Things to do in Dublin
Go kite-surfing around Bull Island
The area around Bull Island, 6km (4 miles) to the north of the city, has a developing reputation as an outstanding kite-surfing destination. If you prefer to watch, walk the Great South Wall to Poolbeg Lighthouse for fantastic views. To take part, head to Pure Magic (tel: +353 (0) 1 805 4912; www.puremagic.ie/dublin) for lessons, kit hire and all things wet and wild.
Have a go at hurling
Get an education on the most Irish of sports, starting with the highly competitive sport of Gaelic football before moving on to the more challenging and aggressive world of hurling. They go easy on the full contact at Experience Gaelic Games (tel: +353 (0) 1 25 44 292; www.experiencegaelicgames.com), so you should get home without a visit to the A&E ward.
Hike the Dublin Mountains
Head for the hills of the Dublin Mountains, which are sprinkled with looped trails, gentle walks and adventures to suit hikers of all levels of fitness. Start at Marlay Park and walk or drive to Kilmashogue Forest Park which offers 10km (6 miles) of forest and mountain walks with views of Dublin city. Alternatively, head to the cute village of Howth, 15km (9 miles) from the city centre, where clifftop walks and fresh fish suppers await.
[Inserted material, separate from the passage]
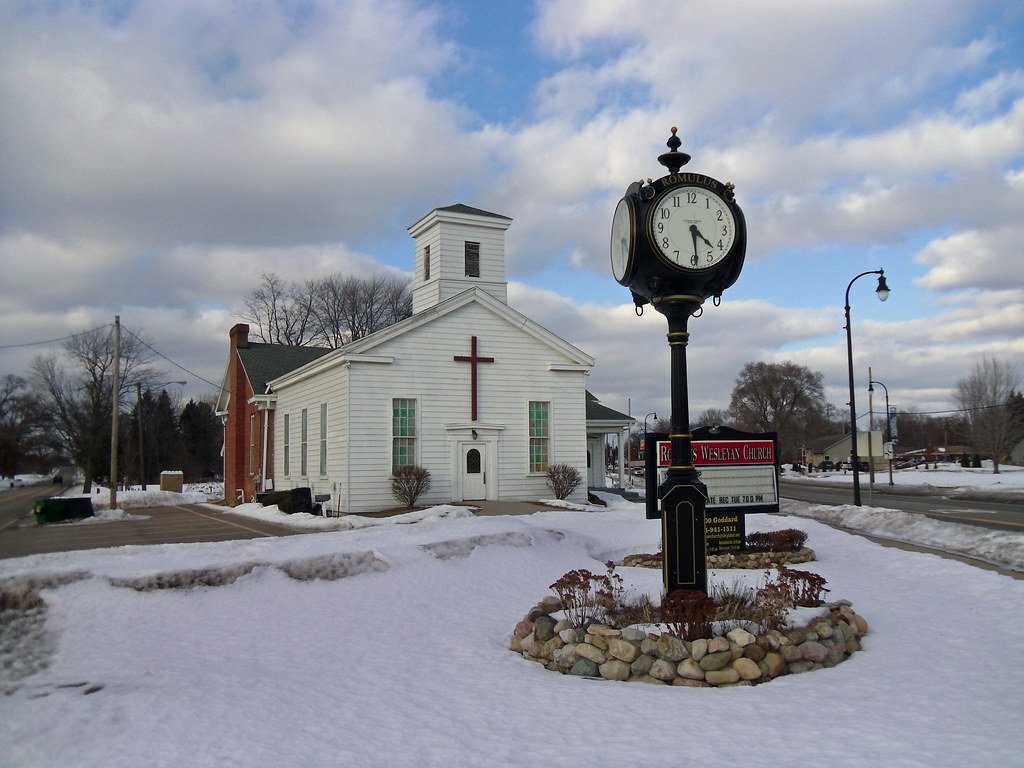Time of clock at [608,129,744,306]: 4:29
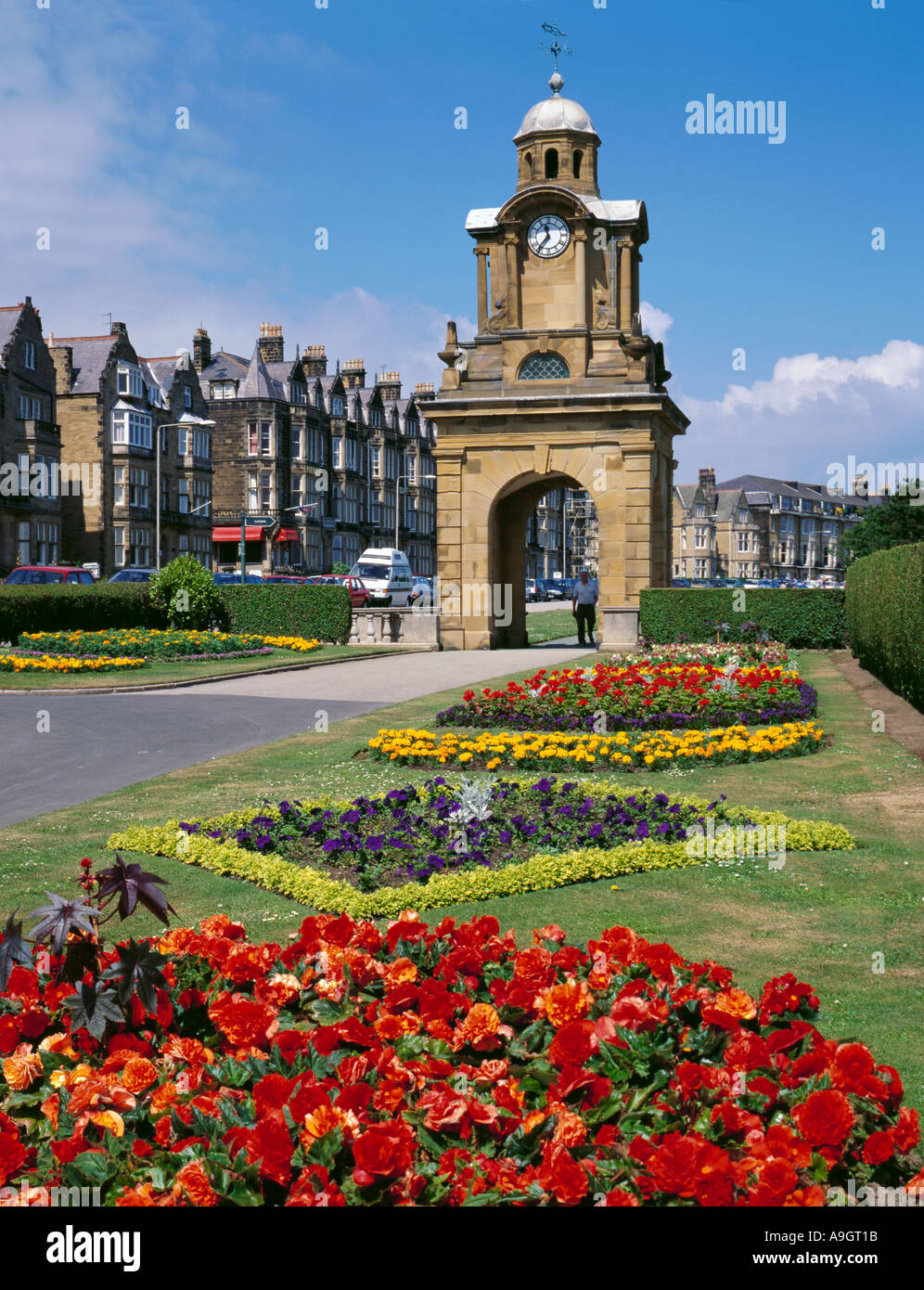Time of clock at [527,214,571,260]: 11:36
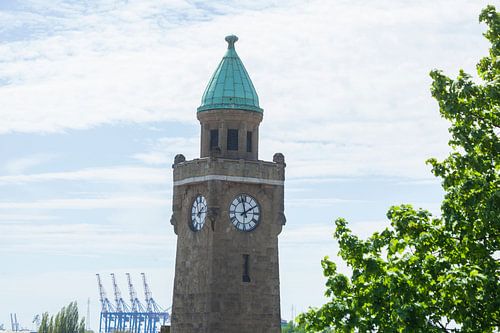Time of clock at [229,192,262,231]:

Mountain bike through the Wicklow Mountains
Escape the bustle of the city by exploring the beautiful Wicklow and Dublin Mountains, set within easy reach of the city. Capture panoramic views from your saddle, including the famous 'Guinness Lake' (Lough Tay), the Vartry Reservoir, coastal vistas of the Irish Sea, Powerscourt Waterfall and Gardens and Enniskerry Village. Terrains are available to suit all fitness levels. Biking.ie (tel: +353 83 414 7627; www.biking.ie) have wheels to hire in Ticknock.
Pay your respects at the Garden of Remembrance
If you want some time out from the to and fro of the city, take an hour to visit the Garden of Remembrance. It's centrepiece is a water-filled non-denominational cross scattered with cracked shields and broken swords, there to commemorate all victims of Ireland's various uprisings, from the 1798 rebellion to the Troubles of the 20th century.